What Is Chaos Engineering?

Chaos Engineering is a practice of proactively experimenting with the uncertainties of a production environment. Netflix's Chaos Monkey, developed in 2011 when the company migrated its infrastructure to AWS, is the defining example: it randomly terminates server instances in the production system to test the system's resilience.

Core Principles

  • Experiment in production: True resilience can only be validated against real traffic environments
  • Expand gradually: Start with small-scope experiments and progressively widen the blast radius
  • Abort conditions: Immediately halt an experiment if predefined SLOs (Service Level Objectives) are violated
  • Run continuously: Treat it as an ongoing validation process, not a one-time event

Netflix GameDays

A GameDay is a planned failure drill involving the entire team. Various failure scenarios are intentionally triggered in a real production environment, and the team measures how quickly it can respond and recover.

Chaos Test Scripts

Random Container Kill Test

#!/bin/bash
# chaos-container-kill.sh — Validate HA by stopping a random container

NAMESPACE="production"
EXCLUDE_CONTAINERS="nginx|database|redis"
LOG_FILE="/var/log/chaos/chaos-$(date '+%Y%m%d_%H%M%S').log"

mkdir -p /var/log/chaos

log() { echo "[$(date '+%Y-%m-%d %H:%M:%S')] $1" | tee -a $LOG_FILE; }

# Precondition check (validate minimum service health)
pre_check() {
local HEALTH_URL="http://localhost/health"
HTTP_STATUS=$(curl -s -o /dev/null -w "%{http_code}" $HEALTH_URL)
if [ "$HTTP_STATUS" != "200" ]; then
log "Precondition failed: service is already unhealthy (HTTP $HTTP_STATUS)"
log "Chaos experiment canceled"
exit 1
fi
log "Precondition met: service healthy (HTTP $HTTP_STATUS)"
}

# Select and stop a random container
chaos_kill_container() {
# Running containers excluding the exclusion list
CONTAINERS=$(docker ps --format "{{.Names}}" | grep -vE "$EXCLUDE_CONTAINERS")
CONTAINER_COUNT=$(echo "$CONTAINERS" | wc -l)

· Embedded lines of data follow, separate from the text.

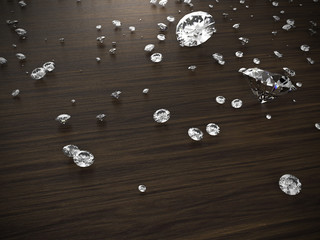 diamond on wood background with clipping path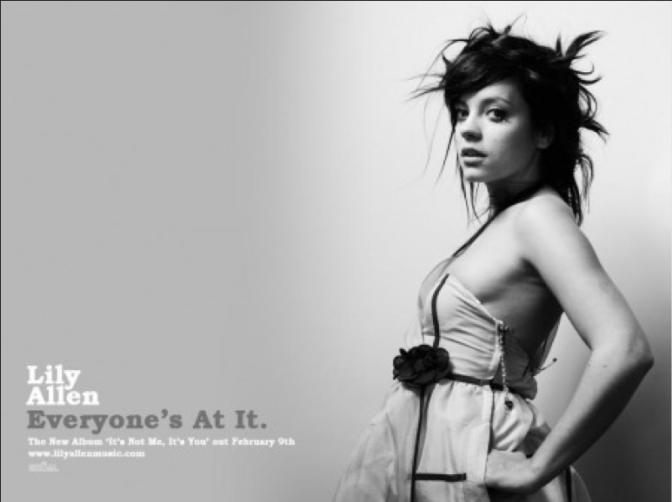 The Prophiles: Lily Allen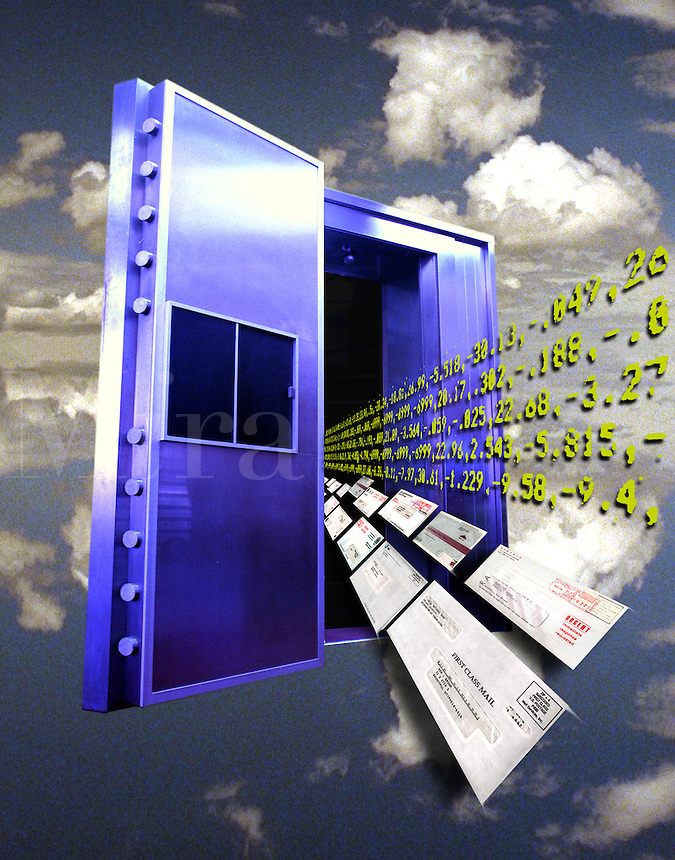 Studio shot, composite digital illustration - bank vault & email or mail, e-commerce.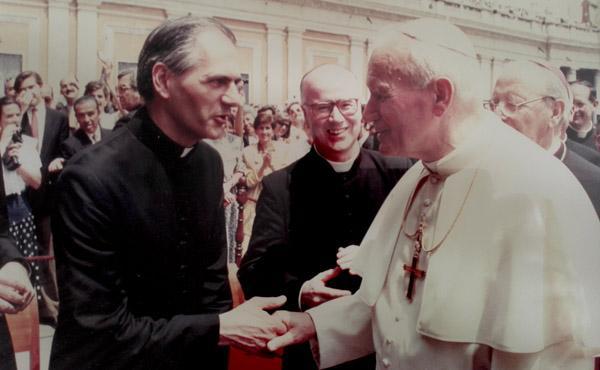 Opus Dei - Ein großes Abenteuer: wie das erste Zentrum in Stockholm entstand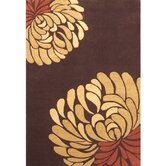 Bella Tropic Brown Rug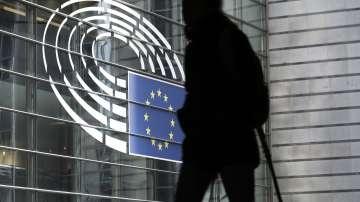Част от сградата на Европейския парламент ще носи името на Атанас Буров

if [ $CONTAINER_COUNT -eq 0 ]; then
log "No containers available to stop"
exit 0
fi

# Random selection
RANDOM_INDEX=$((RANDOM % CONTAINER_COUNT + 1))
TARGET_CONTAINER=$(echo "$CONTAINERS" | sed -n "${RANDOM_INDEX}p")

log "Chaos experiment start: stopping container '${TARGET_CONTAINER}'"
docker stop $TARGET_CONTAINER

log "Container stopped. Starting recovery monitoring..."
}

# Monitor service recovery
monitor_recovery() {
local START_TIME=$(date +%s)
local HEALTH_URL="http://localhost/health"
local MAX_WAIT=120

while true; do
HTTP_STATUS=$(curl -s -o /dev/null -w "%{http_code}" $HEALTH_URL || echo "000")
ELAPSED=$(($(date +%s) - START_TIME))

if [ "$HTTP_STATUS" == "200" ]; then
log "Service recovered! (${ELAPSED}s elapsed)"
break
fi

if [ $ELAPSED -ge $MAX_WAIT ]; then
log "WARNING: service did not recover within ${MAX_WAIT}s (HTTP $HTTP_STATUS)"
log "Immediate manual intervention required!"
exit 1
fi

log "Waiting for recovery... (${ELAPSED}s, HTTP $HTTP_STATUS)"
sleep 5
done
}

# Main execution
pre_check
chaos_kill_container
monitor_recovery
log "Chaos experiment complete. Log: $LOG_FILE"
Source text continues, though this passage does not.